Thursday, August 26, 2010

Found this hilarious

Let me start by saying that I am active on several message boards. One in particular is for Christian Moms who have rejected the punitive style of discipline and male-centric households so often espoused by such organizations as Focus on the Family.

Recently a gal was incensed by an article about marriage that her husband pointed to from FotF which explained how men have "needs" which a good wife should meet. Interestingly no matter how hard she tried she could not find a parallel article about the needs of women and how men should work to meet them. She's still waiting for them to reply to her email asking where she can find one.
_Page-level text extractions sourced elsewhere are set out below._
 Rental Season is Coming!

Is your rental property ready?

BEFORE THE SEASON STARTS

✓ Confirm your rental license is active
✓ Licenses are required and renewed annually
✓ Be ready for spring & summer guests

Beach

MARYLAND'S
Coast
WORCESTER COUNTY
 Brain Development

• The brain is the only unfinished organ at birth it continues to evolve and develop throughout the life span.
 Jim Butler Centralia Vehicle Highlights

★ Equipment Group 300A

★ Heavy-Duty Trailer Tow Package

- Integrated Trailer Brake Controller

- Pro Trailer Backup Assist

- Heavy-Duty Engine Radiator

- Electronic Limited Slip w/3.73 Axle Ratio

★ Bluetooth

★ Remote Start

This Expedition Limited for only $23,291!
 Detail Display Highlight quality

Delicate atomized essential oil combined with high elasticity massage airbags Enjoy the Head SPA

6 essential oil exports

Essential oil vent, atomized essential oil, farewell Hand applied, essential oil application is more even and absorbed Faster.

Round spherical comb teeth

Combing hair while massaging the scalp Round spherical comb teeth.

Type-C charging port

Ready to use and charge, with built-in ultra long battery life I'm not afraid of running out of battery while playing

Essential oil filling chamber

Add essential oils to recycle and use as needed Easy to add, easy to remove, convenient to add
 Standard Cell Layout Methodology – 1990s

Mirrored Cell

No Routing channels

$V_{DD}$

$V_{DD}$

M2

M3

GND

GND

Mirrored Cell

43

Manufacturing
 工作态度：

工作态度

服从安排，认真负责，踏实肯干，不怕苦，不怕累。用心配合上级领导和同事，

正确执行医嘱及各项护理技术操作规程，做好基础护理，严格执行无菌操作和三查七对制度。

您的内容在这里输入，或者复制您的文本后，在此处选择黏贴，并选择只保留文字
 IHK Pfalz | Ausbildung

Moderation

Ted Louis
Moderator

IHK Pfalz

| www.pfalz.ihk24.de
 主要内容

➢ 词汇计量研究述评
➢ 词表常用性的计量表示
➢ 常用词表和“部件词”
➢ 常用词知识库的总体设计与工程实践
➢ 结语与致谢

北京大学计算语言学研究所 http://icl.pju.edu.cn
After some conversation about this obvious oversight, I said something about taking the article and substituting "house work" for "sex" and sending it back to him. A very, very clever woman named "Cherish" ran with the idea and posted this brilliant reply...

From Focus on the (male part of the) Family:
Author Robert Byrne-Baby-Byrne once quipped, "Anyone who believes that the way to a woman's heart is through her stomach flunked geography." This humorous statement hits home with what any adult with a brain knows: Help around the house is very, very important to women. Research consistently shows that between 80 and 90 percent of women view help around the house as the most important aspect of their marriage. When asked what one thing they would like to change in their marriages, they wish that their husbands would be more interested in helping clean and more willing to initiate dish-washing.

Marriage experts Scary and Hanna-Barbara Baconburger surveyed women about their domestic needs. The vast majority of women indicated that mutual laundry folding and male initiation of closet-cleaning were among their primary housekeeping needs. No doubt, our domestically explicit culture plays into the prominence of a clean house on a woman's mind. She can't open the newspaper, turn on the television, surf the Net, or walk into a mall without being reminded of Martha Stewart.

Yet long before the Internet or washing machines were invented, a swept floor was an extremely powerful force in women's lives. History teaches us as much. David and Bathsheba. Samson and Delilah. Reuben and Bilhah. Scripture is filled with references to and examples of women falling into domestic drudgery. Archaeological discoveries reveal that civilizations thousands of years ago had houses of slobby bachelors. Solomon's warnings in Proverbs and the exaltations in Song of Songs written 3,000 years ago are completely relevant today. Time and culture have changed the venues of expression, yet the power of a woman's cleaning drive has remained a constant force of both intimacy and destruction.

Before we go too much further, let me acknowledge that you may be married to a woman who falls into the 10 to 20 percent of women for whom window washing isn't all-consuming. Although picking up socks may not be as dominant a factor in your wife's life, it doesn't discount the fact that it's important. In fact, many women who avoid or minimize the impact of having help around the house in their lives do so because of past painful experiences or because of the fear of future failure. Regardless of how often your wife thinks or talks about you helping out, make no mistake, it is a vital aspect of who she is as a woman.


I almost snorted when I read "our domestically explicit culture." This whole thing made me laugh so hard that I just had to share it.

On a personal note, my own husband would never point to such an article as the one originally referenced and totally gets that we both have needs and wants. I'd hate for anyone to think that I was implying that I can somehow relate to this situation personally.